Use a 0.y minor bump when you ship new supported public modules or functions on Hex since the last publish. In particular: if the last Hex publish was 0.1.0 without Sigra.Audit.Assertions, a release that includes that module (or any comparable new supported public lib/ surface) must be at least 0.2.0. Do not jump to 1.0.0 unless the project explicitly decides to declare API stability with coordinated messaging.

Atomic release hygiene: keep mix.exs @version, CHANGELOG.md, the v<version> tag, Hex publish, and the GitHub Release aligned in one tight commit series (or a documented sequence), not scattered across unrelated merges.

Planning hygiene (without gsd-tools JSON)

Reliance on gsd-tools audit-open --json is deprecated for this repository. The upstream helper has been unreliable; Sigra maintainers should use grep-driven checks over .planning/phases/ instead.

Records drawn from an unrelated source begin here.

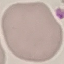
Summary:
  - Malaria status: uninfected
  - Stain: Giemsa
  - Capture: smartphone through the microscope eyepiece
  - Preparation: thin blood film
  - Image type: automatically extracted cell patch, resized to 64 × 64 pixels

Examples you can run from the repo root:

# Phase directories missing a *-VERIFICATION.md artifact
find .planning/phases -mindepth 1 -maxdepth 1 -type d | while read -r dir; do
  compgen -G "$dir"/*-VERIFICATION.md >/dev/null || echo "missing VERIFICATION: $dir"
done

# PLAN files that explicitly opt out of Nyquist compliance (spot-check)
rg -l '^nyquist_compliant: false' .planning/phases --glob '*-PLAN.md' || true

Optional helper (bash only, no Node): scripts/maintainers/planning-audit-hygiene.sh.

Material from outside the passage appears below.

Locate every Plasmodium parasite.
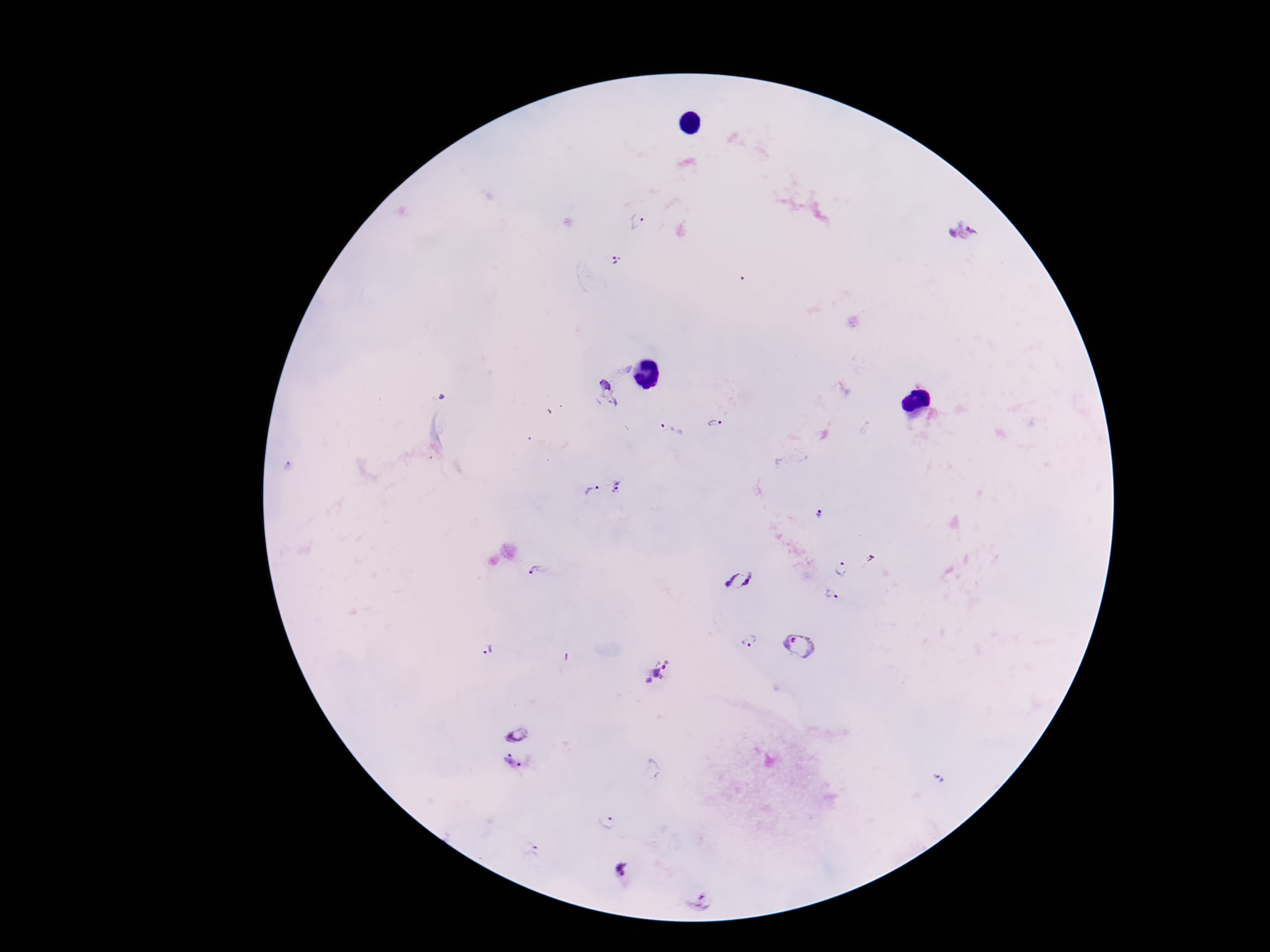
Approximate object centers, in pixels from the top-left corner.
Plasmodium parasites: (x=638, y=219), (x=963, y=234), (x=618, y=259), (x=608, y=391), (x=714, y=424), (x=670, y=431), (x=290, y=468), (x=617, y=487), (x=590, y=491), (x=819, y=516), (x=843, y=569), (x=536, y=572), (x=740, y=579), (x=832, y=593), (x=749, y=641), (x=798, y=645), (x=488, y=652), (x=657, y=673), (x=517, y=726), (x=511, y=771), (x=654, y=771), (x=937, y=780), (x=606, y=824), (x=531, y=849), (x=625, y=871), (x=699, y=902).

For full release mechanics and secret handling, see Hex publish.

Optional GitHub Environment for Hex

For extra guardrails, configure a GitHub Environment (e.g. hex) with required reviewers and attach it to the publish-hex job in .github/workflows/release-please.yml and/or hex-publish.yml so publish steps need an explicit approval. This is optional; the default workflow uses repository secrets only.

Workflows

Configure HEX_API_KEY (and optionally RELEASE_PLEASE_TOKEN) under Settings → Secrets and variables → Actions. Never add those secrets to ci.yml or unrelated jobs.